Ein zurzeit wichtiges internes Projekt ist die Synthetisierung von Daten, das ist ein datenschutzrelevantes Thema. Die Anonymisierung von Daten ist ein essenzielles Thema, denn unter bestimmten Umständen könnten selbst in anonymen Datenbeständen durch Kombination von gewissen Merkmalen einzelne Personen wieder identifiziert werden. Deshalb haben wir Algorithmen entwickelt, die statistische Zwillinge aus den Realdaten bilden, aber absolut keinen Bezug mehr zu den Ursprungsdaten ermöglichen.
Data Science Blog: Der Datenschutz scheint den kreativen Umgang mit Daten also ziemlich einzuschränken?
Unser deutscher Datenschutz ist sicherlich nicht übertrieben. Als Telekommunikationsunternehmen müssen wir unsere Kunden vor Datenmissbrauch schützen. Wir haben 60 feste Mitarbeiter, die nur für den Datenschutz zuständig sind und diese sind bei jedem Projekt von Anfang an mit eingebunden.
Aber selbst wenn der Datenschutz eingeräumt ist, müssen die Analysen nicht zwangsweise gut sein. Wir möchten Daten nur dann nutzen, wenn die Kunden auch einen Vorteil davon haben.
Als Deutsche Telekom haben wir darüber hinaus den Vorteil, dass unsere Daten nachweislich ausschließlich in unseren eigenen deutschen Rechenzentren verbleiben, das heißt sie unterliegen ununterbrochen dem strengen deutschen Datenschutz.
Data Science Blog: Welche Algorithmen und Tools verwenden Sie für Ihre Anwendungsfälle?
Das hängt natürlich ganz von den Anwendungsfällen ab. Selten deckt ein Tool alleine den kompletten Bedarf ab, daher kombinieren wir in der Regel viele Tools miteinander. Als Programmiersprache setzen wir vor allem auf Scala, R und Python. Für die Infrastruktur nutzen wir aktuell die Hadoop Distributionen von Cloudera und Hortonworks, sowie z.B. Storm, Spark, Datameer, KNIME, Flink und als Cloud-Plattform Pivotal, sowie Tableau zur Datenvisualisierung. Wir versuchen uns stets auf wenige Toolanbieter zu einigen, müssen jedoch auch Kompromisse eingehen, da wir in mehreren unterschiedlichen Ländern arbeiten.
Stellen wir fest, dass notwendige Lösungen noch nicht vorhanden sind, realisieren wir diese selber. Daher können wir auch als eigene Lösungsentwickler betrachtet werden.
Data Science Blog: Woher beziehen Sie Ihr technisches Know-How?
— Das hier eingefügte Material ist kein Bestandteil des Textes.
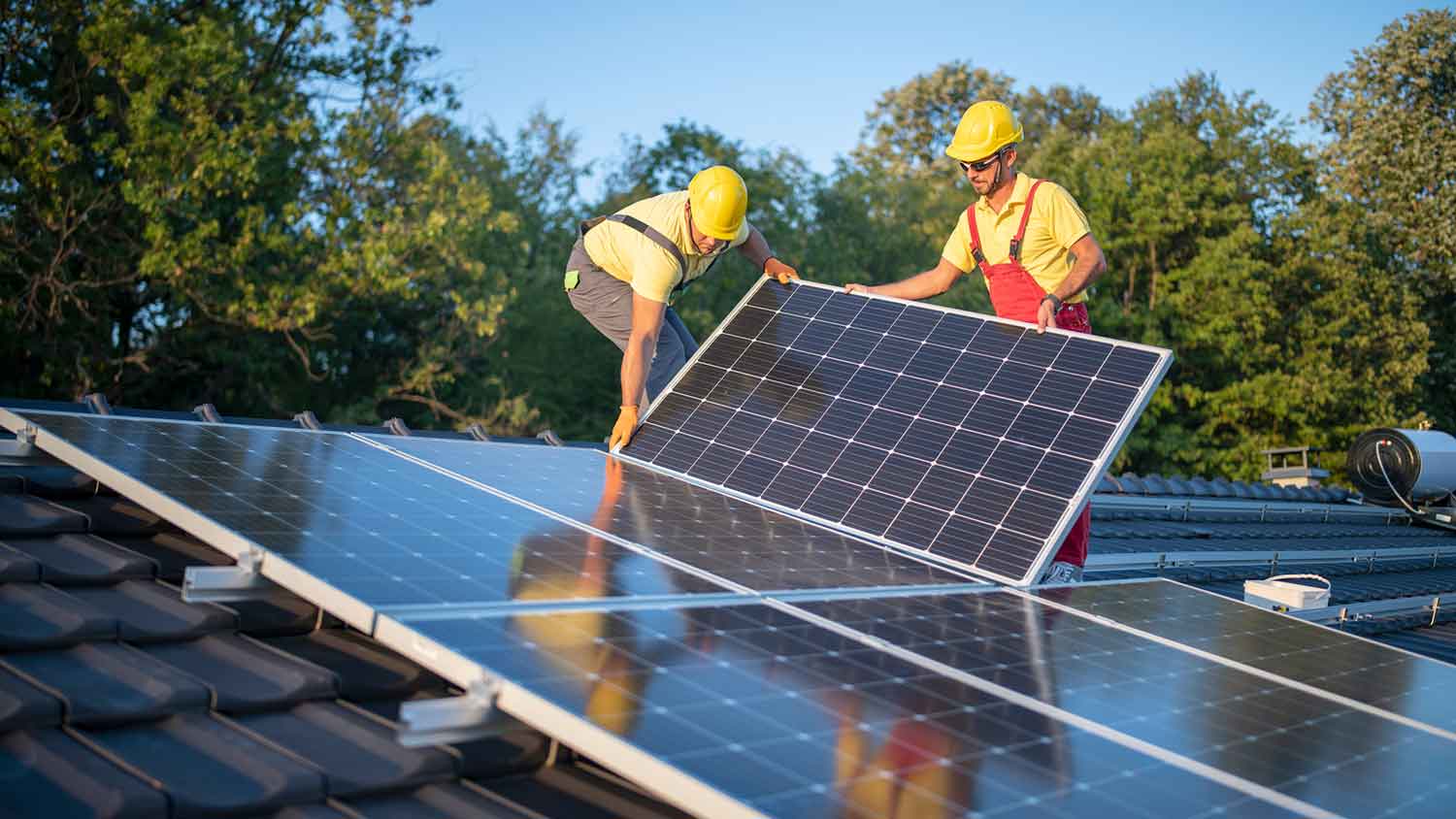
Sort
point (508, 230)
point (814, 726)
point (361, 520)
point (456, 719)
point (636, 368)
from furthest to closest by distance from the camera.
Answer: point (508, 230), point (636, 368), point (361, 520), point (814, 726), point (456, 719)

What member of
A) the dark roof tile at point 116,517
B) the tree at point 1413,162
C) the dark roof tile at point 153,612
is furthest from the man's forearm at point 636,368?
the tree at point 1413,162

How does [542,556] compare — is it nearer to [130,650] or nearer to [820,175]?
[130,650]

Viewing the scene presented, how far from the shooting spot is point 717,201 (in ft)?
25.3

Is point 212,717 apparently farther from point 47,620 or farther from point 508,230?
point 508,230

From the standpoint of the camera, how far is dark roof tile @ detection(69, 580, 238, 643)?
382 centimetres

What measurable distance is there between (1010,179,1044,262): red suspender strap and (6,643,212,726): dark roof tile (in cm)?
574

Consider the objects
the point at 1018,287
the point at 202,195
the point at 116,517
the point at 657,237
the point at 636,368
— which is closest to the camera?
the point at 116,517

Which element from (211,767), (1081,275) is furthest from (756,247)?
(211,767)

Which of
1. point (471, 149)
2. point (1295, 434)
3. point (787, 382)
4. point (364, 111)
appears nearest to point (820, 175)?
point (471, 149)

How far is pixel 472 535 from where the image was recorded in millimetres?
4691

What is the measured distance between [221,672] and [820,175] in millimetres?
53792

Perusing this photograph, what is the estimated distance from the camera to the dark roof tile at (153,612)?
3.82 meters

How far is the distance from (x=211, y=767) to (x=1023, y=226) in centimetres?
601

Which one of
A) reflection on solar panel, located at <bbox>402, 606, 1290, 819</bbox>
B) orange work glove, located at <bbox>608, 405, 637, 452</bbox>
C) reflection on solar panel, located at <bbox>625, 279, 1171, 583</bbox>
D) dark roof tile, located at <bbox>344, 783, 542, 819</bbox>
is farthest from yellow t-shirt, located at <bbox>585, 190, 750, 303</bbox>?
dark roof tile, located at <bbox>344, 783, 542, 819</bbox>
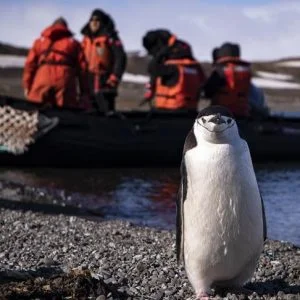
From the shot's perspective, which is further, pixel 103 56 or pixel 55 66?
pixel 103 56

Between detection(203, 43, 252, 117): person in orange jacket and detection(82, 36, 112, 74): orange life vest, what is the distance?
1.30 metres

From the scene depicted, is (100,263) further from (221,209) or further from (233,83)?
(233,83)

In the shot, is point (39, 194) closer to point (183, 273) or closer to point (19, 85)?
point (183, 273)

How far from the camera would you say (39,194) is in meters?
8.23

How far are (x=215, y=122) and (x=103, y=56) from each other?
23.7 feet

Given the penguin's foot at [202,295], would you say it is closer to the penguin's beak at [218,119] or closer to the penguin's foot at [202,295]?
the penguin's foot at [202,295]

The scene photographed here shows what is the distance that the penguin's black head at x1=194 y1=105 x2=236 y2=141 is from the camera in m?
3.61

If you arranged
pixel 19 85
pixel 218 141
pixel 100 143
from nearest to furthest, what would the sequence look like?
pixel 218 141
pixel 100 143
pixel 19 85

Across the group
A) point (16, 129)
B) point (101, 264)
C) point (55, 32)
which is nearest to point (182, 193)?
point (101, 264)

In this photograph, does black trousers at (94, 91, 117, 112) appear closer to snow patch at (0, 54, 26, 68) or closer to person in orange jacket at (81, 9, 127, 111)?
person in orange jacket at (81, 9, 127, 111)

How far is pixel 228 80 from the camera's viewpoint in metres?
11.0

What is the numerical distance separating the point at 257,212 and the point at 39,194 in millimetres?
4673

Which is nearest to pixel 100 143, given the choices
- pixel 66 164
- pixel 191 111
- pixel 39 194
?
pixel 66 164

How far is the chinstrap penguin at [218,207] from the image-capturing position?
12.0ft
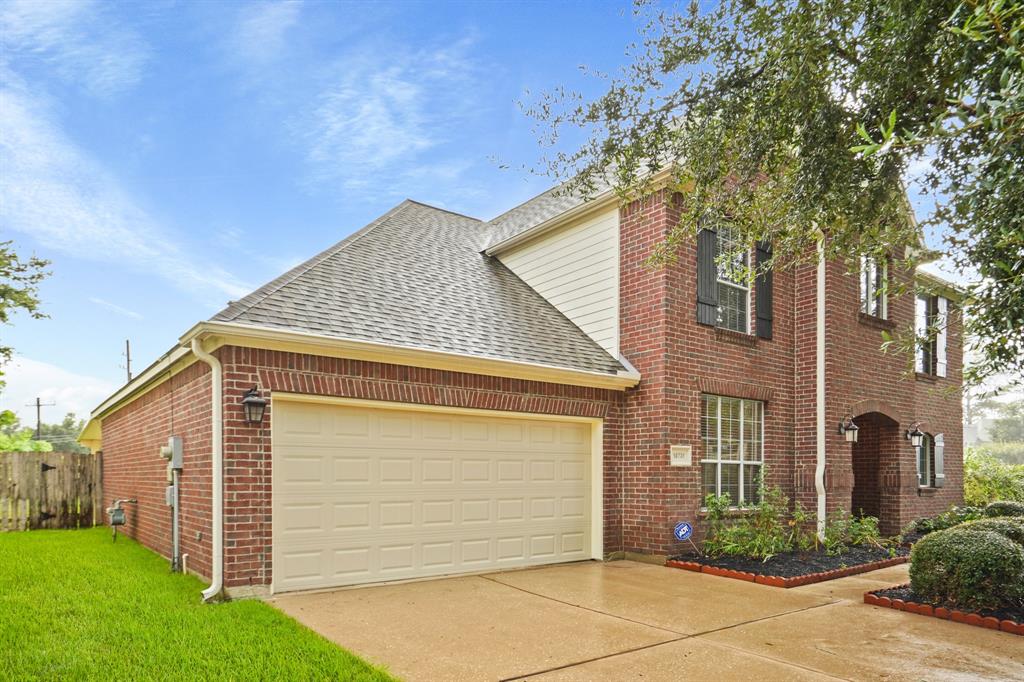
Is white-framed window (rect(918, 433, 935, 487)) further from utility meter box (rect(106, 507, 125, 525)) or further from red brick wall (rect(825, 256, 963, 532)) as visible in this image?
utility meter box (rect(106, 507, 125, 525))

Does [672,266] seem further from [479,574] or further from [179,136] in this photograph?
[179,136]

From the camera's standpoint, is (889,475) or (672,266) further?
(889,475)

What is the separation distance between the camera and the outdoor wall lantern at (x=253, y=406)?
689 centimetres

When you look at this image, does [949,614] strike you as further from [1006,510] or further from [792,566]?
[1006,510]

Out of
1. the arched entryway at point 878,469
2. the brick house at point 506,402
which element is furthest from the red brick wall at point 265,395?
the arched entryway at point 878,469

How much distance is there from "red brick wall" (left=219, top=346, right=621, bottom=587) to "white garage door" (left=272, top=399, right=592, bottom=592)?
193 millimetres

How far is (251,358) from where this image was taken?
23.2 feet

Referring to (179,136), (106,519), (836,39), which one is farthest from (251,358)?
(179,136)

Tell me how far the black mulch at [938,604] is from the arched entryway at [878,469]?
6.12 metres

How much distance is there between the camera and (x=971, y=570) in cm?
659

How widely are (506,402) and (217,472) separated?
12.1 feet

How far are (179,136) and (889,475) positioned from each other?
18096 millimetres

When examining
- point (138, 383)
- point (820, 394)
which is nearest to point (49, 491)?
point (138, 383)

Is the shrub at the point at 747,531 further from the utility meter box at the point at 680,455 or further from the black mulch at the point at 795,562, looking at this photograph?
the utility meter box at the point at 680,455
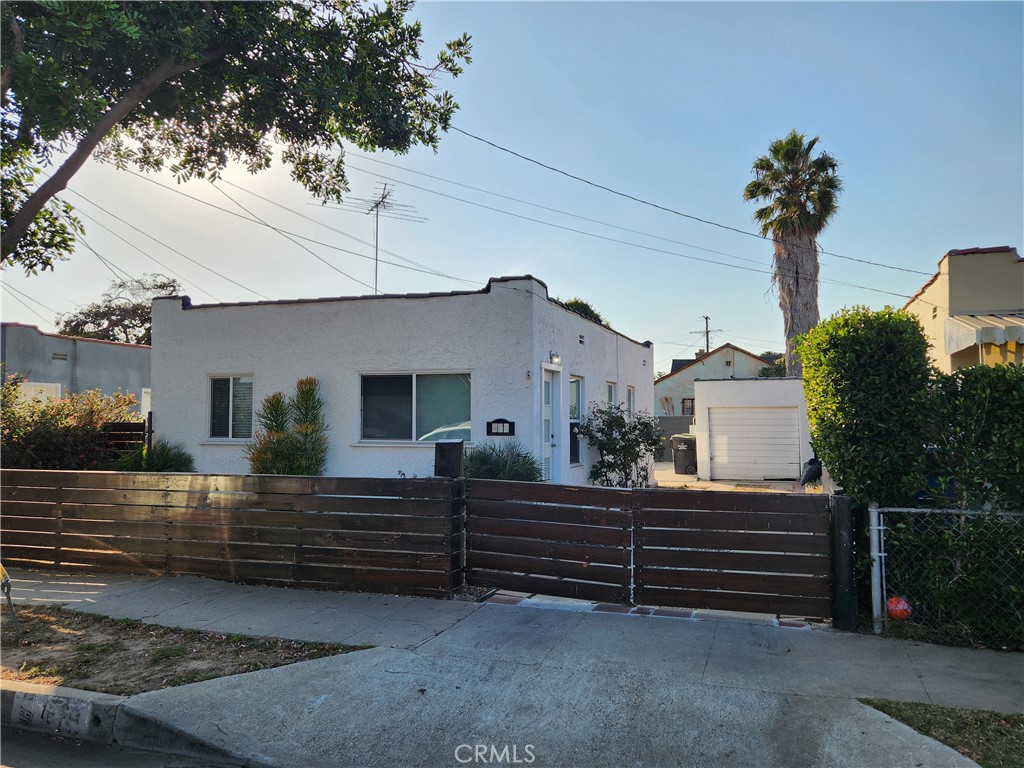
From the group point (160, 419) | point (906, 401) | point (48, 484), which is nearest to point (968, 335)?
point (906, 401)

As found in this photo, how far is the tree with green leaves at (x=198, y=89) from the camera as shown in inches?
312

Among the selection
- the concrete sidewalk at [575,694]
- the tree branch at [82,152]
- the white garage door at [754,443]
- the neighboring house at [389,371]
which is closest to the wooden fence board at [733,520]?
the concrete sidewalk at [575,694]

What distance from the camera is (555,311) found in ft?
38.2

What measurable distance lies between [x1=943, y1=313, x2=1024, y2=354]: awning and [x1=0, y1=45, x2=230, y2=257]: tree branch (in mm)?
10765

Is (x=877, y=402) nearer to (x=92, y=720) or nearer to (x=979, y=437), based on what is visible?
(x=979, y=437)

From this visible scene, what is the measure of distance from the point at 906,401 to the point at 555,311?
22.1 feet

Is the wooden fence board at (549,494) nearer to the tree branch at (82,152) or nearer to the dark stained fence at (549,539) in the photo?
the dark stained fence at (549,539)

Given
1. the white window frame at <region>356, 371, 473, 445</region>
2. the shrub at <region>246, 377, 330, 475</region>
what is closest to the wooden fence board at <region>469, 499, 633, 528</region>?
the white window frame at <region>356, 371, 473, 445</region>

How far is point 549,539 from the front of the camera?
250 inches

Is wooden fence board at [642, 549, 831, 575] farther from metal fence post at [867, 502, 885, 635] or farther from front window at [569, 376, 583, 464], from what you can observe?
front window at [569, 376, 583, 464]

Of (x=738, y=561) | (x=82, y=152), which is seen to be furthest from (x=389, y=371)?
(x=738, y=561)

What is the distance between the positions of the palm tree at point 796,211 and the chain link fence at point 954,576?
16569 millimetres

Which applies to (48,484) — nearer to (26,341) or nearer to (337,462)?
(337,462)

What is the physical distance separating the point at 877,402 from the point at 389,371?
7633 millimetres
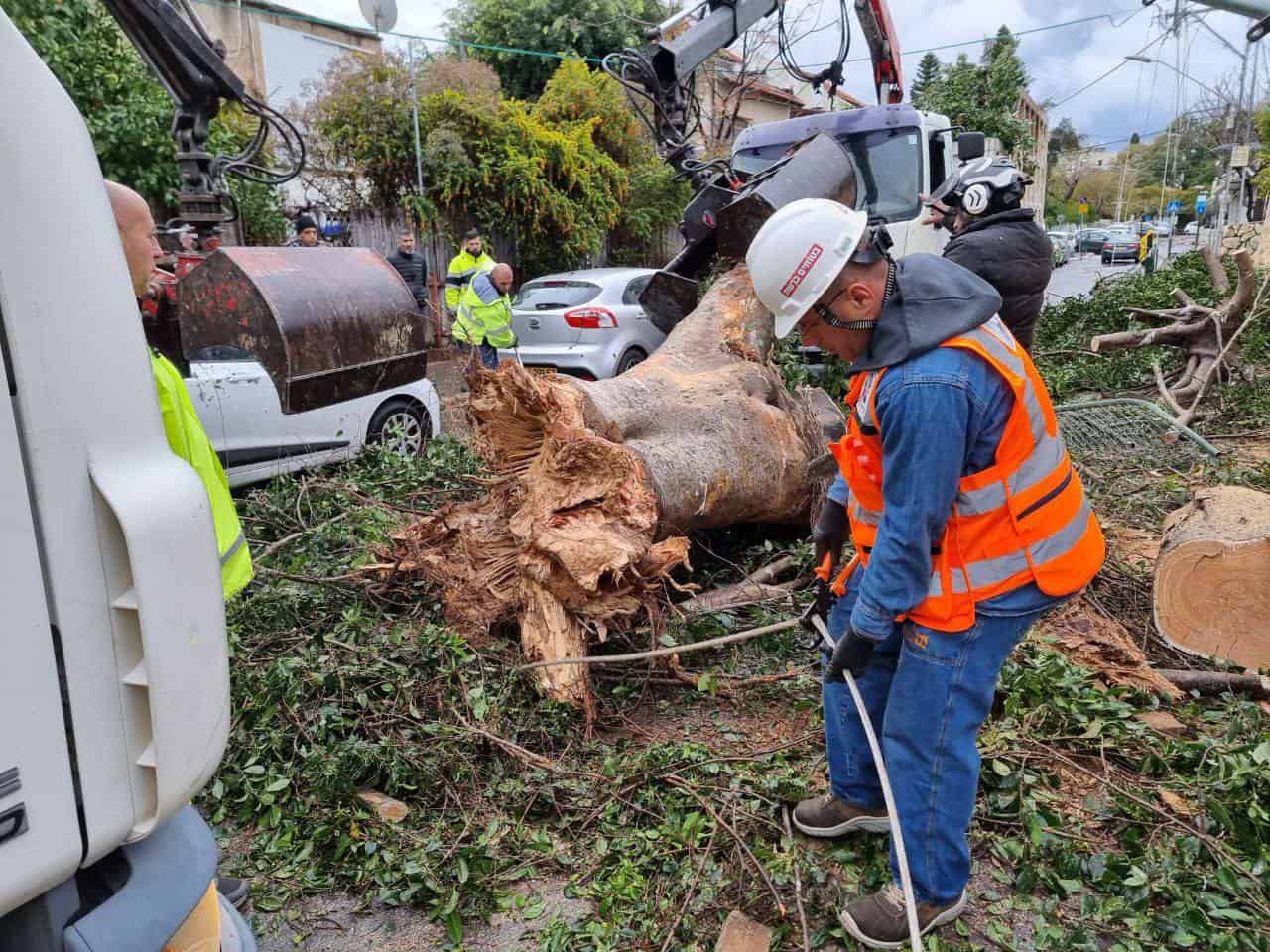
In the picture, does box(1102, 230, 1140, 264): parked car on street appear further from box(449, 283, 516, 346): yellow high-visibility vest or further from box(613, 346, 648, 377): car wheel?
box(449, 283, 516, 346): yellow high-visibility vest

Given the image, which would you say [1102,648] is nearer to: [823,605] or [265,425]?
[823,605]

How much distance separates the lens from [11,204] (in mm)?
1243

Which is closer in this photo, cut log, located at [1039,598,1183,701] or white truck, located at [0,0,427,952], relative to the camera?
white truck, located at [0,0,427,952]

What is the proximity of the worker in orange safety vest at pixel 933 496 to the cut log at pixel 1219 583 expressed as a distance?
→ 1.88 meters

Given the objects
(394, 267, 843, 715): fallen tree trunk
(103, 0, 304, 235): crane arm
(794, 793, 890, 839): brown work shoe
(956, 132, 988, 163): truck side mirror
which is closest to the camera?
(794, 793, 890, 839): brown work shoe

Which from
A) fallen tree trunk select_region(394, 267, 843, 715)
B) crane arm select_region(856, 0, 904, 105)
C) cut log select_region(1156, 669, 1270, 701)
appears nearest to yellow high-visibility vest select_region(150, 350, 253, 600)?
fallen tree trunk select_region(394, 267, 843, 715)

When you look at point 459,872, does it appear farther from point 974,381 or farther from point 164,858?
point 974,381

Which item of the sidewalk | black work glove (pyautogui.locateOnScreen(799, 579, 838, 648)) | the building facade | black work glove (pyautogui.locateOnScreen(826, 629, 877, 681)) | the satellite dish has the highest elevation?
the building facade

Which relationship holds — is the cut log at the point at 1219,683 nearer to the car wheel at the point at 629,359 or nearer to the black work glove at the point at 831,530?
the black work glove at the point at 831,530

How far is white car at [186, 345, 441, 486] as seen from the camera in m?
5.41

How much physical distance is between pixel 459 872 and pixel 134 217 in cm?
200

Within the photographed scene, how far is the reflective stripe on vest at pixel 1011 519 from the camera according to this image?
83.0 inches

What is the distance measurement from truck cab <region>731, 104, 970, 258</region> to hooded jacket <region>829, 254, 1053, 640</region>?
6.76 metres

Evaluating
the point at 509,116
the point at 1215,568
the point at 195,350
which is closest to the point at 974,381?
the point at 1215,568
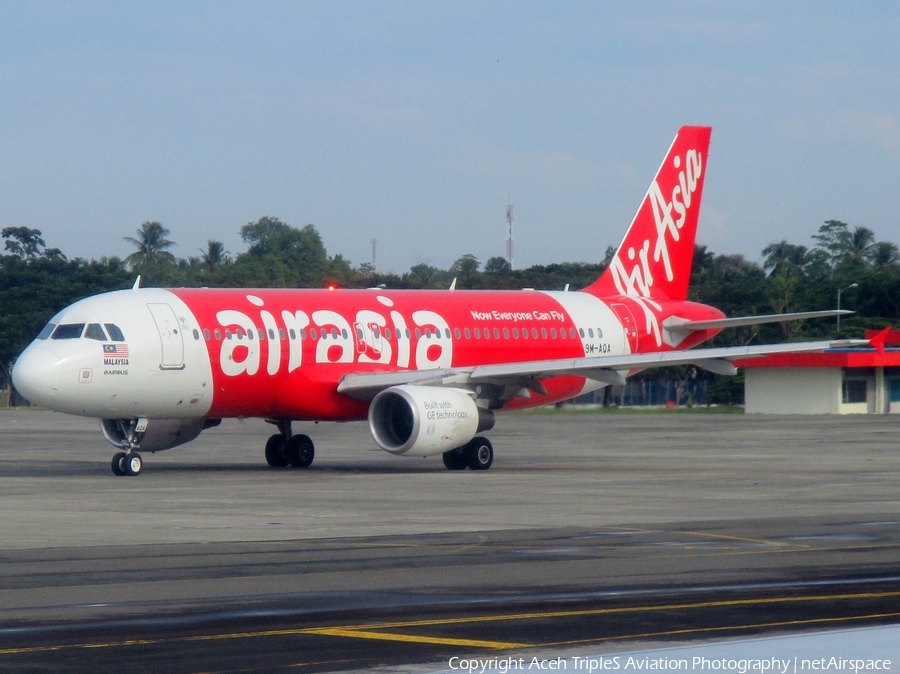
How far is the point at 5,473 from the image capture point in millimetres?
28438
Unser DataLab in Berlin besteht aus 12 Mitarbeitern. Wir arbeiten jedoch eng mit unseren Kollegen von T-Systems zusammen und sind selbst ein An-Institut der Technischen Universität Berlin, aus der wir einen Großteil unserer Kompetenz für Machine Learning schöpfen. Wie entwickeln aber auch Systeme mit der Ben-Gurion-University in Israel und der Berkeley University of California.
Außerdem arbeiten wir bei einigen Anwendungen mit Motionlogic zusammen, einer 100%-Tochter der Deutschen Telekom, die in den T-Labs entstanden ist und sich auf fundierte Analysen von Verkehrs- und Bewegungsströmen spezialisiert hat, die auf anonymen Signalisierungsdaten aus dem Mobilfunk- und WiFi-Netz basieren.
Data Science Blog: Wie stellen Sie ein Data Science Team auf? Und suchen Sie für dieses Team eher Nerds oder extrovertierte Beratertypen?
Ich selbst stehe ganz hinter den Nerds, aber für ein gutes Team braucht es eine Kombination. Neben der analytischen Denkweise ist vor allem die Flexibilität, sich auf neue Themen und Teamarbeit einzulassen, sehr wichtig. Nerds bilden sowas wie einen Kern der Data Science Teams und bringen gute Ideen ein, auf die etablierte Geschäftsleute nicht so leicht kommen. Schafft man es, diese Nerds mit den Kollegen aus den Fachbereichen, beim Customer Analytics also die Marketing-Experten, zusammen zu bringen und dass sie sich gegenseitig anerkennen, dann steht dem Erfolg nichts mehr im Wege.